Dalam upacara ini, penepung tawar menggunakan seikat dedaunan tertentu untuk memercikkan air terhadap orang yang ditepungtawari. Air tersebut terlebih dahulu diberikan wewangian seperti jeruk purut, dicelupkan emas ke dalamnya, dan sebagainya. Selanjutnya, mereka menaburkan beras dan padi yang sudah dicampuri garam dan kunyit ke atas orang yang ditepungtawari. Akhirnya, mereka menyuapkan santapan pulut (atau lainnya) ke mulutnya. Ada anggapan bahwa setiap jenis daun dan benda-benda yang digunakan mempunyai atau merepresentasi kekuatan gaib tertentu yang berfungsi menyelamatkan, menyejukkan, menjaga, dan sebagainya. Terdapat beberapa varian upacara ini untuk daerah yang berbeda (seperti Aceh, Melayu, Sambas dan lain-lain), tetapi sumber dan tujuannya sama.
• Meuseukee Eungkot
Sebuah tradisi masyarakat di Aceh Barat
3.b Arsitektur Tradisional

1.Asal-Usul
Kepercayaan individu atau masyarakat dan kondisi alam di mana individu atau masyarakat hidup mempunyai pengaruh signifikan terhadap bentuk arsitektur bangunan, rumah, yang dibuat. Hal ini dapat dilihat pada arsitektur Rumoh Aceh, Provinsi Daerah Istimewa Aceh, Indonesia. Rumoh Aceh merupakan rumah panggung dengan tinggi tiang antara 2,50-3 meter, terdiri dari tiga atau lima ruang, dengan satu ruang utama yang dinamakan rambat. Rumoh dengan tiga ruang memiliki 16 tiang, sedangkan Rumoh dengan lima ruang memiliki 24 tiang. Modifikasi dari tiga ke lima ruang atau sebaliknya bisa dilakukan dengan mudah, tinggal menambah atau menghilangkan bagian yang ada di sisi kiri atau kanan rumah. Bagian ini biasa disebut sramoe likot atau serambi belakang dan sramoe reunyeun atau serambi bertangga, yaitu tempat masuk ke Rumoh yang selalu berada di sebelah timur.

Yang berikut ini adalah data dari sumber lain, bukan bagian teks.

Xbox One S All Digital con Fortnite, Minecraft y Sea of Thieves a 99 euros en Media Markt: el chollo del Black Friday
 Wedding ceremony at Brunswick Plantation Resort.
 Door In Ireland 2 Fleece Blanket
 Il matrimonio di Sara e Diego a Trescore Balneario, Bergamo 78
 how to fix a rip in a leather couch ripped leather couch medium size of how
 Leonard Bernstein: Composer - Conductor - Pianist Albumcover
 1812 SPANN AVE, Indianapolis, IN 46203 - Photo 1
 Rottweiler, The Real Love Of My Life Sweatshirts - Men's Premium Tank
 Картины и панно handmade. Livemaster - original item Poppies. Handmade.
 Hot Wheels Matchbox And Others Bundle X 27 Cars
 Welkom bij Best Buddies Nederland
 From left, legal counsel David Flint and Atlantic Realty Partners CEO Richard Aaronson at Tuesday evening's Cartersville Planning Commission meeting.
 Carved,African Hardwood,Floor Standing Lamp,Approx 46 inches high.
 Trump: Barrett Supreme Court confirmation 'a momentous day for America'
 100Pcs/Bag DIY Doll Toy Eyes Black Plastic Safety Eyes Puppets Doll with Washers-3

Pintu utama Rumoh Aceh tingginya selalu lebih rendah dari ketinggian orang dewasa. Biasanya ketinggian pintu ini hanya berukuran 120-150 cm sehingga setiap orang yang masuk ke Rumoh Aceh harus menunduk. Namun, begitu masuk, kita akan merasakan ruang yang sangat lapang karena di dalam rumah tak ada perabot berupa kursi atau meja. Semua orang duduk bersila di atas tikar ngom (dari bahan sejenis ilalang yang tumbuh di rawa) yang dilapisi tikar pandan.
Rumoh Aceh bukan sekadar tempat hunian, tetapi merupakan ekspresi keyakinan terhadap Tuhan dan adaptasi terhadap alam. Oleh karena itu, melalui Rumoh Aceh kita dapat melihat budaya, pola hidup, dan nilai-nilai yang diyakini oleh masyarakat Aceh. Adaptasi masyarakat Aceh terhadap lingkungannya dapat dilihat dari bentuk Rumoh Aceh yang berbentuk panggung, tiang penyangganya ang terbuat dari kayu pilihan, dindingnya dari papan, dan atapnya dari rumbia. Pemanfaatan alam juga dapat dilihat ketika mereka hendak menggabungkan bagian-bagian rumah, mereka tidak menggunakan paku tetapi menggunakan pasak atau tali pengikat dari rotan. Walaupun hanya terbuat dari kayu, beratap daun rumbia, dan tidak menggunakan paku, Rumoh Aceh bisa bertahan hingga 200 tahun.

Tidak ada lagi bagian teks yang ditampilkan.